▶ Saved entries:
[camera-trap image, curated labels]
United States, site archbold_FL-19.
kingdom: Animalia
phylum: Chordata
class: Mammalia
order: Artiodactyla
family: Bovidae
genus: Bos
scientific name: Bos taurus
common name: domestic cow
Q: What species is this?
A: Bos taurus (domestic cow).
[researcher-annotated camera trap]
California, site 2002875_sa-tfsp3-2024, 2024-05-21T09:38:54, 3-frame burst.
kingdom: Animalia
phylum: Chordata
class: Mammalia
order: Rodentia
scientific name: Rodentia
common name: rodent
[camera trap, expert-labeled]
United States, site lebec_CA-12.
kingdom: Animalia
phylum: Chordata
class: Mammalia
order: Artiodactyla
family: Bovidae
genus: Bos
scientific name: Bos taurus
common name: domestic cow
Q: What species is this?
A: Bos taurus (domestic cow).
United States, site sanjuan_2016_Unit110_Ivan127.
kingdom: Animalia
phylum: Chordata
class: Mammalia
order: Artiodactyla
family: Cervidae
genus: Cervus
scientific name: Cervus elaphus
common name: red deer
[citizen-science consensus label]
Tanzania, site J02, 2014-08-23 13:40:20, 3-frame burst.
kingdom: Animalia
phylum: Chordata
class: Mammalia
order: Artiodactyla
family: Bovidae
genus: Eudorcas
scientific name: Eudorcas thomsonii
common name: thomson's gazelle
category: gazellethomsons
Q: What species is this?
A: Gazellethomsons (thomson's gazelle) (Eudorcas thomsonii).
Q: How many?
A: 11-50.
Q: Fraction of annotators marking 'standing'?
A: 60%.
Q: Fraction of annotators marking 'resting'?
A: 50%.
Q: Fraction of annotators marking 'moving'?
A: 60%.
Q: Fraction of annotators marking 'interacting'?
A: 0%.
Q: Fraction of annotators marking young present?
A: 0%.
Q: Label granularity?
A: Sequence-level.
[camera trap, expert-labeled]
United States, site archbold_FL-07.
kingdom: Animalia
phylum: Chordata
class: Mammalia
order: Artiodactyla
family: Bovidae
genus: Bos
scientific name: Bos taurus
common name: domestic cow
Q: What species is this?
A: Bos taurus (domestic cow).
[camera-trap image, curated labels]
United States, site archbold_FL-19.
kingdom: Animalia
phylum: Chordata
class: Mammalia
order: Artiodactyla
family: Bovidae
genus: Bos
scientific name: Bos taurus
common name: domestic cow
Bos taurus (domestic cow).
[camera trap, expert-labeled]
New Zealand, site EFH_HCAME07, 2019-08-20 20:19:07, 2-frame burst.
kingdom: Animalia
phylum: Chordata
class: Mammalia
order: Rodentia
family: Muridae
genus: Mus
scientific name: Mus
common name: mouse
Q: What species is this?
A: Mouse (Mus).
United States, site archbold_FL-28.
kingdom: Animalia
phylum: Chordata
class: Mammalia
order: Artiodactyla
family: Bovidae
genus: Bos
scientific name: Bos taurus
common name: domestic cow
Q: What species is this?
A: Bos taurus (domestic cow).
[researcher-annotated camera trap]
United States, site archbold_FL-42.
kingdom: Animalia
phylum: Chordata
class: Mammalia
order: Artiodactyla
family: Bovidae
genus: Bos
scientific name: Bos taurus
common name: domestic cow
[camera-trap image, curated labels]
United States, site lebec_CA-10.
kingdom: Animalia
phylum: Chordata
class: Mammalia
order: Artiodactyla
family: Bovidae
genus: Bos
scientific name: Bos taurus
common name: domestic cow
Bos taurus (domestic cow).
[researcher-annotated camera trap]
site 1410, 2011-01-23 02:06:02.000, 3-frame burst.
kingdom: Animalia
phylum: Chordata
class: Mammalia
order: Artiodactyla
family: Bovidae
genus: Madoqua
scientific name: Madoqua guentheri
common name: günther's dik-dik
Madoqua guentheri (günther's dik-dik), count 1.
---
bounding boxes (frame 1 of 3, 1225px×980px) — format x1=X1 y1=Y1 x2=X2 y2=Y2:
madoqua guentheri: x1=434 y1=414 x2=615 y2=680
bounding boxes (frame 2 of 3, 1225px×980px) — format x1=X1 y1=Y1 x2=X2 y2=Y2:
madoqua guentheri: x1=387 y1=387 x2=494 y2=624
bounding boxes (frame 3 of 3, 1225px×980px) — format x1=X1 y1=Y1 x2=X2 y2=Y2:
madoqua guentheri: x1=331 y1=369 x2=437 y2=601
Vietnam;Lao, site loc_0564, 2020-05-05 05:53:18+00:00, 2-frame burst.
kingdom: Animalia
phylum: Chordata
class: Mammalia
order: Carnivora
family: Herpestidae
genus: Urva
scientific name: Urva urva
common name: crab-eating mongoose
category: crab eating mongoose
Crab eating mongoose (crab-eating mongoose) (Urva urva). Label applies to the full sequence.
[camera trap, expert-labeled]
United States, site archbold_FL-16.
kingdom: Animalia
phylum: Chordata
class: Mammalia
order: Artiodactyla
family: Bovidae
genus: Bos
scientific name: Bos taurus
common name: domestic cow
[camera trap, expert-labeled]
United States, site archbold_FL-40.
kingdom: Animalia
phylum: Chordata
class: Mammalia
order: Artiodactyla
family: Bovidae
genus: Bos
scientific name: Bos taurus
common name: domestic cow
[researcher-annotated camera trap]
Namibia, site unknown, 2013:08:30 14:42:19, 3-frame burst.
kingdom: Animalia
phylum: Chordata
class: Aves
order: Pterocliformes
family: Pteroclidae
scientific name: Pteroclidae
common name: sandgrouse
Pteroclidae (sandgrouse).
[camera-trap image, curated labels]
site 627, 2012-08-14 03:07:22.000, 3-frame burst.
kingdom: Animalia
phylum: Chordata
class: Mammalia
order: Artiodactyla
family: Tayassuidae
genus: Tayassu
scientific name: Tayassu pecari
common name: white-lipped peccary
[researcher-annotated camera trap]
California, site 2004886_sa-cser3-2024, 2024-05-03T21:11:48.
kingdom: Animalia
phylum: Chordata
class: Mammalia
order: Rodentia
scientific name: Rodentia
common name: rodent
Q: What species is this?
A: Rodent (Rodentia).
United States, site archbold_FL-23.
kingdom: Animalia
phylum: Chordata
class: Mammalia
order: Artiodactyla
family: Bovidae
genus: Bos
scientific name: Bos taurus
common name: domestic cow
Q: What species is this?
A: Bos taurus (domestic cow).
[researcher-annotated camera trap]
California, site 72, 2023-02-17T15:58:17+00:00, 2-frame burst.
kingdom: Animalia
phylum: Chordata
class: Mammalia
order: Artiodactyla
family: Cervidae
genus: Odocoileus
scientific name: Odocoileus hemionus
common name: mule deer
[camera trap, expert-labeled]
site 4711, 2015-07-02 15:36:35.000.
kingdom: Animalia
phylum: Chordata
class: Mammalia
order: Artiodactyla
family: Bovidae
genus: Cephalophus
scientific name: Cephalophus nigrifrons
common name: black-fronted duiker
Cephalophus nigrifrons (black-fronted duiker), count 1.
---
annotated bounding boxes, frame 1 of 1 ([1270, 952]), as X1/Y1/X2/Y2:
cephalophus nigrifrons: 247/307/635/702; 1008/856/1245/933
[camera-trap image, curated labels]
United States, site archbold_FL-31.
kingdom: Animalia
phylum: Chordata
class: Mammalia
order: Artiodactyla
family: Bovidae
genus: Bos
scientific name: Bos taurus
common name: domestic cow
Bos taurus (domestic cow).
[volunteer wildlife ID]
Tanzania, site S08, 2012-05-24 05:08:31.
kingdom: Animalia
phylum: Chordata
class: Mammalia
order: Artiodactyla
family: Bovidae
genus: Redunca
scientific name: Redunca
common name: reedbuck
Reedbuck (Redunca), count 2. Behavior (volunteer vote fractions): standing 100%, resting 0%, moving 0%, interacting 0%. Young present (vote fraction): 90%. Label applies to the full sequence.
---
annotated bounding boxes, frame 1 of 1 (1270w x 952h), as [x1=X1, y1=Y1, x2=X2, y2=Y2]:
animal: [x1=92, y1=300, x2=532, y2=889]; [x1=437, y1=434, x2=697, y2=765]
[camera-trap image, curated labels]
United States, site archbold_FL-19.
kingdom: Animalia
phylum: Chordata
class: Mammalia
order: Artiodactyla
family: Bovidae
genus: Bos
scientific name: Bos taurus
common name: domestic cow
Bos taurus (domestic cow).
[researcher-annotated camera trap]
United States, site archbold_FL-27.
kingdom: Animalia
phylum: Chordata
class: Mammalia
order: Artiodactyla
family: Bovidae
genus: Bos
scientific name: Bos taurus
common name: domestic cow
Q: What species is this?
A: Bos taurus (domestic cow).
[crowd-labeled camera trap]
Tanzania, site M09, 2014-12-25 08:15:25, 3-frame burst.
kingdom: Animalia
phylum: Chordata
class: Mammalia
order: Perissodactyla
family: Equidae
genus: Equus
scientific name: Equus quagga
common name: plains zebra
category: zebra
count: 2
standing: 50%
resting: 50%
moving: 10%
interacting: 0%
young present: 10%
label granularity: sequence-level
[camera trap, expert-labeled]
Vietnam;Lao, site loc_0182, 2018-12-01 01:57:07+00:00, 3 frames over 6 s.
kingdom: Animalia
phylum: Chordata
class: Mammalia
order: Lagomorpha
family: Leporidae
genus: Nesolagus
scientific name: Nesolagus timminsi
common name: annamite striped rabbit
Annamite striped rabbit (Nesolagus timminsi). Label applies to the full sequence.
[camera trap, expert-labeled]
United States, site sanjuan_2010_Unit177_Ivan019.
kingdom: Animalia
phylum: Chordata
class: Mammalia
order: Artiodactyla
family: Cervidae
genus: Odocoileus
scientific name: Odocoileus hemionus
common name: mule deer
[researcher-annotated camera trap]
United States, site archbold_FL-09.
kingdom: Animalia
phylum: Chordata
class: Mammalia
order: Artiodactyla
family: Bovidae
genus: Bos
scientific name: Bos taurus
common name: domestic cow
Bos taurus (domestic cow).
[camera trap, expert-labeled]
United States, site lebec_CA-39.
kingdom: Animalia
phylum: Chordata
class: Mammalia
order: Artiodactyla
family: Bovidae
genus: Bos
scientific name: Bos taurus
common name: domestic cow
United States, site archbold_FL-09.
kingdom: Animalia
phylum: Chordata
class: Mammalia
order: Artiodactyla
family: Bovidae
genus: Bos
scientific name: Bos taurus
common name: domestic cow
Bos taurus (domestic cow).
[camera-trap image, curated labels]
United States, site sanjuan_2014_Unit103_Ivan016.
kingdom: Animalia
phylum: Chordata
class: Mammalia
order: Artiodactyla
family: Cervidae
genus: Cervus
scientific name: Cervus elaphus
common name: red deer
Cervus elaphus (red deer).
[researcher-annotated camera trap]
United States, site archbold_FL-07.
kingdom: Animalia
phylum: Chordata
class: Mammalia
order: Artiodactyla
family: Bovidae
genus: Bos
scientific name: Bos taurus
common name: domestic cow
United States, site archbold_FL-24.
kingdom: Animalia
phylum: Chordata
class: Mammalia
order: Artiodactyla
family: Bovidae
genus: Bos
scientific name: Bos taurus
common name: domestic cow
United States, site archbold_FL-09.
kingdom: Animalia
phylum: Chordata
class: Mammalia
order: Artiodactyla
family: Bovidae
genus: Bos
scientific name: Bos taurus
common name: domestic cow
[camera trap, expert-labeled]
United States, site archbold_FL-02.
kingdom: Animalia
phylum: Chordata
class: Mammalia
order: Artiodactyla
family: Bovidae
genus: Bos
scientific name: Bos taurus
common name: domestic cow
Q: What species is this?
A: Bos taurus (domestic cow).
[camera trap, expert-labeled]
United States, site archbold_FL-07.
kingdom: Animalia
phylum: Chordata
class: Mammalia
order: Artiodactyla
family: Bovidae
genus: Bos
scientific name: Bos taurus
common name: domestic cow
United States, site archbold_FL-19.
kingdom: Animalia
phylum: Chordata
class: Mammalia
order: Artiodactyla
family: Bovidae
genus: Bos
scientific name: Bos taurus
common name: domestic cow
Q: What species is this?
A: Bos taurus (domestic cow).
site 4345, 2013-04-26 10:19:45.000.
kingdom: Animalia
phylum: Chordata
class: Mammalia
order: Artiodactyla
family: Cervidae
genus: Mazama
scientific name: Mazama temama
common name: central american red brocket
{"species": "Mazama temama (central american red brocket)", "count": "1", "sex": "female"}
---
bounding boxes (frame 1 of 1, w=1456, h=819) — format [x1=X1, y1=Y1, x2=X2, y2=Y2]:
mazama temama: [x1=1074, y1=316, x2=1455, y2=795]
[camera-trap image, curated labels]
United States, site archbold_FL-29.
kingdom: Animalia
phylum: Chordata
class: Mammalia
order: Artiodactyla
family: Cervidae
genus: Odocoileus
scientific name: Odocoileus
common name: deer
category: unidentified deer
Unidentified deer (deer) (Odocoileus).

▶ Your objective:
Across the entries, how many lines contain "Tanzania"? Reply with the number only.

▶ Solution:
3